0001493152-26-020908
SEC filingRevenue grew 15% to $326M driven by higher realized metal prices, while net income fell to $42M from $164M due to absence of a one-time gain.
For the year ended December 31, 2025, Santacruz Silver reported revenue of $326.4 million, a 15% increase from $283.0 million in 2024. The growth was driven primarily by higher average realized prices per silver equivalent ounce, which rose to $39.00 from $28.74, partially offset by a 22% decline in silver equivalent ounces sold (10.9 million vs. 14.1 million). Gross profit more than doubled to $109.4 million (91% increase) as cost of sales decreased 3% to $199.5 million, benefiting from the change in the Bolivian boliviano exchange rate to a bank-rate estimate starting January 1, 2025. Operating income surged 159% to $85.1 million, reflecting the improved gross profit and lower general and administrative expenses ($22.3 million vs. $24.3 million). Net income fell 74% to $42.2 million because 2024 included a $133.3 million gain on adjustment to consideration payable related to the Glencore omnibus agreement; excluding that one-time item, net income grew substantially. EPS basic was $0.47 versus $1.86 in 2024.
As of December 31, 2025, total assets were $445.8 million, up from $374.0 million a year earlier, driven by higher cash ($44.3 million vs. $35.7 million), marketable securities ($22.5 million vs. nil), and increased inventories ($57.5 million vs. $32.4 million). Working capital improved to $63.7 million from $46.3 million. Total liabilities rose to $266.7 million from $242.7 million, largely due to higher loans payable ($51.9 million vs. $19.6 million) and an increase in trade payables. The consideration payable to Glencore decreased to $20.2 million (entirely CVR) from $44.8 million as the base purchase price was fully settled. Shareholders' equity increased to $179.1 million from $131.3 million, supported by retained earnings turning positive ($26.2 million vs. -$16.0 million).

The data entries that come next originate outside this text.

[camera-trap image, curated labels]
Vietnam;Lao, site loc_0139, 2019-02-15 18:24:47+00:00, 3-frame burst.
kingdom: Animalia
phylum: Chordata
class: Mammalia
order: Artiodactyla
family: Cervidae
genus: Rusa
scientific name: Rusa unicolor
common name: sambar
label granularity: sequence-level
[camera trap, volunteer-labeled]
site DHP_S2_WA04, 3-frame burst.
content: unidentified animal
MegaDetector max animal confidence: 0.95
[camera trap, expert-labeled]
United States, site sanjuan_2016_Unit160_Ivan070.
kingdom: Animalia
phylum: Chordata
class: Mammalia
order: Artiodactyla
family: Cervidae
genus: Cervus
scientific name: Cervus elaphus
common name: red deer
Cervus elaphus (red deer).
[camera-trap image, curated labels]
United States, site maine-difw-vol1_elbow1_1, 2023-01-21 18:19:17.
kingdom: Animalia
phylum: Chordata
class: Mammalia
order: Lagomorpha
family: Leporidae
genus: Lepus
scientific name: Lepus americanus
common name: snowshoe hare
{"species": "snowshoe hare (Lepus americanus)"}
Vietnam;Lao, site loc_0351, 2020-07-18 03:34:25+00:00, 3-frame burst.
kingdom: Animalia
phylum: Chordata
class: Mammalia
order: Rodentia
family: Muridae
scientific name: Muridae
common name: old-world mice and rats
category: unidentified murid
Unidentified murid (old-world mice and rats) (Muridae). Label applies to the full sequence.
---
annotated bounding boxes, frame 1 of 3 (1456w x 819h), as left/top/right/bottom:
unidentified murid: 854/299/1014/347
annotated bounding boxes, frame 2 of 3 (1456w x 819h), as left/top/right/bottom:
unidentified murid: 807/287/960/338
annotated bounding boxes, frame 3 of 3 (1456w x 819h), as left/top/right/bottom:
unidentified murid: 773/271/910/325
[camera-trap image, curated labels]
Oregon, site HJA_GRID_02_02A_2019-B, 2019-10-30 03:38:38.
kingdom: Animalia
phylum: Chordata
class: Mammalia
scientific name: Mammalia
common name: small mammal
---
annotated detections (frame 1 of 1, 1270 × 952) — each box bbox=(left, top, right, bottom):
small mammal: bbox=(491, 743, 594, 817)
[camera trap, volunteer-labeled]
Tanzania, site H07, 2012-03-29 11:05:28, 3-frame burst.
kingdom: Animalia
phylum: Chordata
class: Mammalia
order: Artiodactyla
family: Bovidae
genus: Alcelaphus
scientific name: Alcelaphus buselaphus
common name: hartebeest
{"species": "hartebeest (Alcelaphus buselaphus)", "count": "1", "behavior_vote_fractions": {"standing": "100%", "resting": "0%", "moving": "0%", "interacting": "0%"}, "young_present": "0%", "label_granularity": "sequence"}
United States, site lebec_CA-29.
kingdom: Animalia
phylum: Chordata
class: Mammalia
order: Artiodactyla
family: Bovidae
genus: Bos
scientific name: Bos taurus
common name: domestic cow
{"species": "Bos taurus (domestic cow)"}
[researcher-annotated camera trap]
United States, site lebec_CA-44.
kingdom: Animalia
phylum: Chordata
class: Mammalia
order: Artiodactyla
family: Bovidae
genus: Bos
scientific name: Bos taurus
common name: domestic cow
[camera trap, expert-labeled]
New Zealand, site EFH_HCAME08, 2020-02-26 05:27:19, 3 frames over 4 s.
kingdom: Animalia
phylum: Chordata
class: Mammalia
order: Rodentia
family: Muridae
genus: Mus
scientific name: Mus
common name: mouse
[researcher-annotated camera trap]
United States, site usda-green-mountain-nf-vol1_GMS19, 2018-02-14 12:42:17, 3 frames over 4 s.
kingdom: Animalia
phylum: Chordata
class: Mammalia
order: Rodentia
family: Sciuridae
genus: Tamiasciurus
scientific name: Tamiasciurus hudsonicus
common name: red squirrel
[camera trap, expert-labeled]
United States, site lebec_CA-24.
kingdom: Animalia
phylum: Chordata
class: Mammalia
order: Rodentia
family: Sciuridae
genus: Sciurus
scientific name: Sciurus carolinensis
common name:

Cash generated by operating activities was $79.1 million, up 45% from $54.4 million in 2024, driven by improved profitability and higher net income adjusted for non-cash items. Net cash used in investing activities increased to $92.4 million from $20.9 million, primarily due to $40.0 million in payments to Glencore for the accelerated settlement, $34.3 million in purchases of marketable securities, and higher capital expenditures ($30.6 million vs. $22.6 million). Financing activities provided $21.7 million versus a use of $2.5 million in 2024, as the company drew down $73.0 million in new loans and repaid $51.6 million, and received $3.7 million from option exercises. The net increase in cash was $8.5 million, ending the year with $44.3 million. Capital expenditures of $30.6 million (9.4% of revenue) were directed mainly toward mine development and equipment at Zimapan and Bolivar.
Management highlighted that the Bolivar mine experienced a localized water inflow in mid-May 2025 that restricted access to higher-silver-grade areas for most of the year, reducing total silver equivalent production by 11%. Recovery efforts progressed through the second half, and full production is expected to return during 2026. Other operations—San Lucas, Caballo Blanco, and Zimapan—remained stable or improved, demonstrating the benefit of a diversified asset base. The company's strategic priorities for 2026 include restoring Bolivar's production, improving metallurgical recoveries and concentrate quality at Zimapan (on which capital has already been spent), and maintaining cost discipline across Bolivian operations. The omnibus agreement with Glencore was modified in 2024 to settle the base purchase price with a $40 million acceleration option, which was fully exercised and paid by September 2025; the remaining obligation is a contingent value right (CVR) tied to zinc prices above $3,850/tonne, with no payments triggered to date. Management believes the company has sufficient liquidity from cash on hand and operating cash flows to meet near-term obligations.
The company reports in IFRS and has changed its accounting for Bolivian boliviano exchange rates from the official rate (6.96 BOB/USD) to an estimated bank rate (average 11.92 BOB/USD in 2025), applied prospectively from January 1, 2025. This change reduced reported costs, contributing to the gross profit improvement. Segment-wise, Zimapan led revenue growth with a 25% increase to $102.4 million, driven by higher zinc production and prices. San Lucas revenues rose 23% as it processed more third-party ore under its margin-based sourcing model. Caballo Blanco revenues grew 16% despite lower throughput, benefiting from higher metal prices. Bolivar and Porco revenues declined 15% and 9%, respectively, due to production disruptions. The company had two customers accounting for all concentrate sales, with one customer representing 69% of revenue. Goodwill remained unchanged at $15.5 million. Share-based compensation rose to $2.0 million from $0.1 million due to higher option grants and stock price. A reversal of impairment of $4.1 million on the Bolivar CGU was recorded after reassessing long-term silver prices. The CVR liability was remeasured at $20.2 million, with a fair value loss of $10.1 million recognized in finance costs.